If it sounds like Picoult is preaching to the choir, the prolific novelist (Sing You Home is her 17th book) confesses she had her sights set on writing a book about the struggle for LGBT rights vs. the religious Right for some time, and then a very personal motivation kicked in: Her teenage son, Kyle, came out. “We were thrilled for him,” says Picoult. “He was a different kid after he came out. So much more comfortable in his own skin. But as a mom whose kid’s gay: Now this battle’s a personal one for me.”
For Picoult, who writes superstitiously, this book would hopefully usher in equality. “If I write this book, then maybe by the time Kyle’s ready to have children it will be that much easier for him to do so.”
With an estimated 14 million copies of her books in circulation, Picoult certainly has the reach to sway opinion. “There’s something that makes me so happy about being a commercial fiction author with a wide-ranging audience, and maybe a bigger pulpit. I think people might hear me a little more loudly than they would other authors.”
Picoult has said that she writes about the things that she’d like to vanquish, such as chronic childhood illness, and those topics have resonated widely with a family values-based readership. But did it worry her that this book, which asks readers to root for a hopeful lesbian mother, would not strike the same chord?
“When you look at the things I’ve written about—from assisted suicide to stem cell research to battling the Catholic church and priest sexual abuse to the division between religion and politics in this country—this book, before it was even published, got more hype and buzz and people upset…I’ve had people writing hate letters.”

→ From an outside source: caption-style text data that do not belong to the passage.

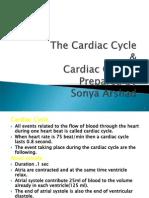 The Cardiac_Cycle and Cardiac output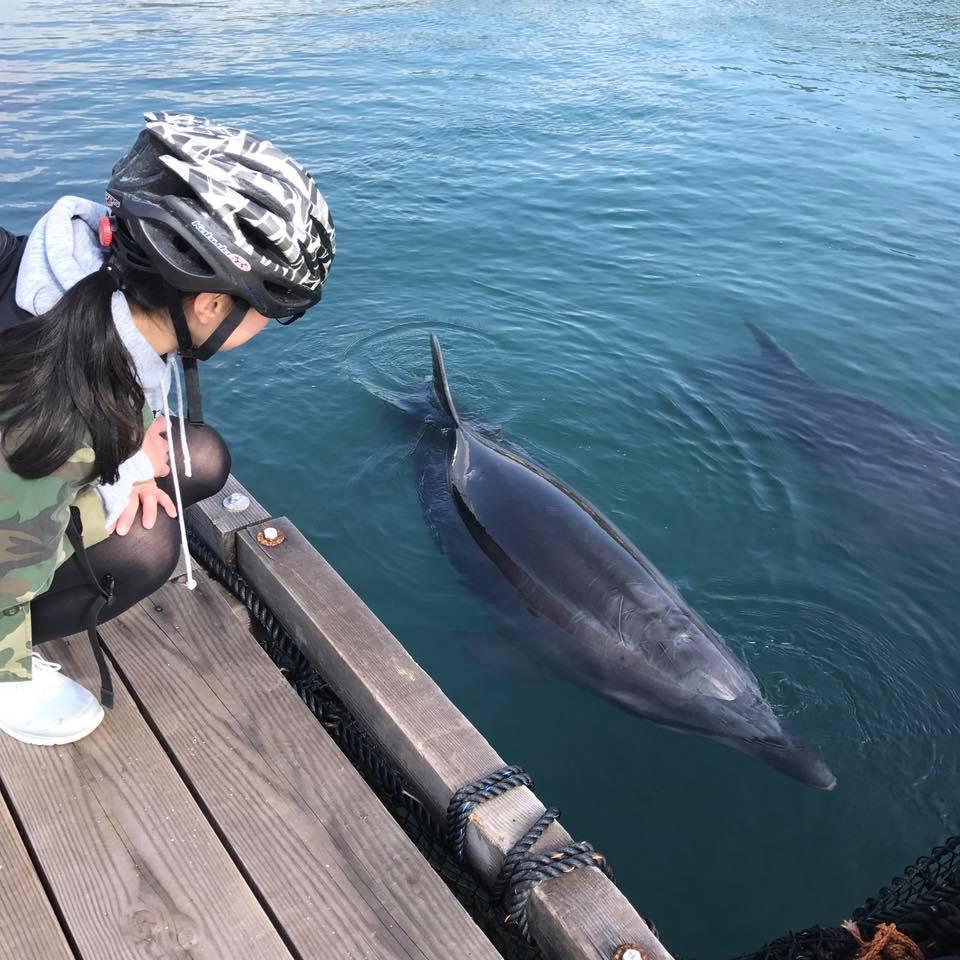 愛媛 水族館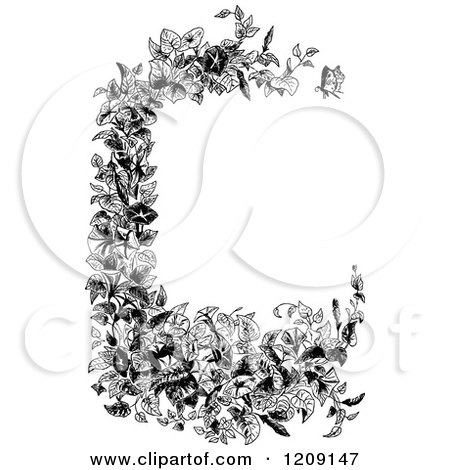 Clipart of a Vintage Black and White Morning Glory Plant Border - Royalty Free Vector Illustration by Prawny Vintage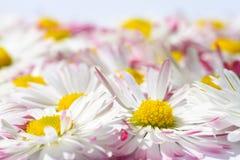 Isolerad bakgrund med blommor för vit tusensköna med en gul kärna och rosa kronblad royaltyfri fotografi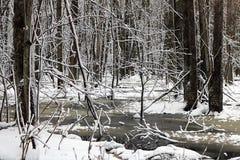 Primeira neve do inverno perto de Walkerton, Ontário imagem de stock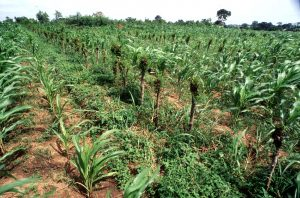 Hedgerow intercropping. Hedgerow of Laucaena leucocephala (Leguminosae) and maize as a companion crop in a field at Wenchi. Leucaena fixes nitrogen. - - Support to national agro-forestry programme in Ghana: GHA/88/007. This project assisted by the UNDP/Food and Agriculture Organisation (FAO) operates various demonstration plots where farmers are taught new or improved agricultural techniques such as the use of Leucaena leucocephala intercropped with food crops where the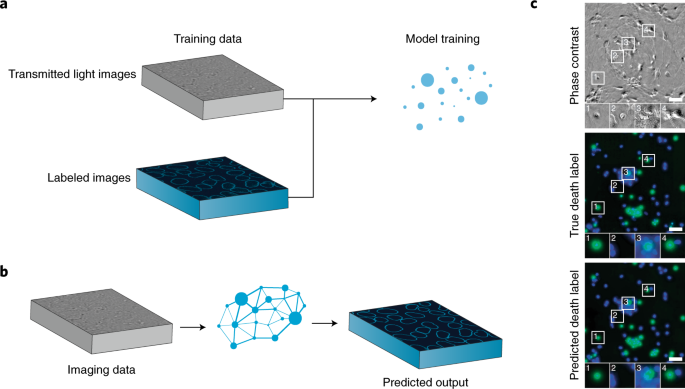 Deep learning for cellular image analysis   Nature Methods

Picoult recounts one letter from a woman delivered to her hotel room while on book tour in Toronto. “She tells me she has read everything I’ve ever written, but that she’s not going to read this and she’s going to tell her friends not to read this as well because it is morally and biblically wrong to be a homosexual. And I wrote her back and I said, I understand that you feel that way, and when you read my book you will find your point of view represented. However, you will also see what the other side has to say. I really hope you read it. Well, she writes me back and says, ‘I think the reason I got so upset is because before I got married I was in a same-sex relationship for 20 years…and for me, I think reading this book would be like being a non-smoker, walking into a room full of smokers: just too close for comfort.’ I just sat there and thought, That’s why I wrote this book! I mean, why should you have to hide who you are, and if you do choose to believe in God, what god would want that of you?”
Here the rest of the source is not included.